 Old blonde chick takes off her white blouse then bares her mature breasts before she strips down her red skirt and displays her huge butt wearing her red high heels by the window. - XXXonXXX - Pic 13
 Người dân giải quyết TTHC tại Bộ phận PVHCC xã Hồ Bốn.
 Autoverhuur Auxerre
==
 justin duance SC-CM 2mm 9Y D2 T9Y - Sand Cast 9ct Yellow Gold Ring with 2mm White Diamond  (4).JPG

Work instruction -
Within the material above, copy exactly the lines from the line that holds "Người dân giải" up to and including the line that holds "Autoverhuur Auxerre".

Result for this exercise -
 Người dân giải quyết TTHC tại Bộ phận PVHCC xã Hồ Bốn.
 Autoverhuur Auxerre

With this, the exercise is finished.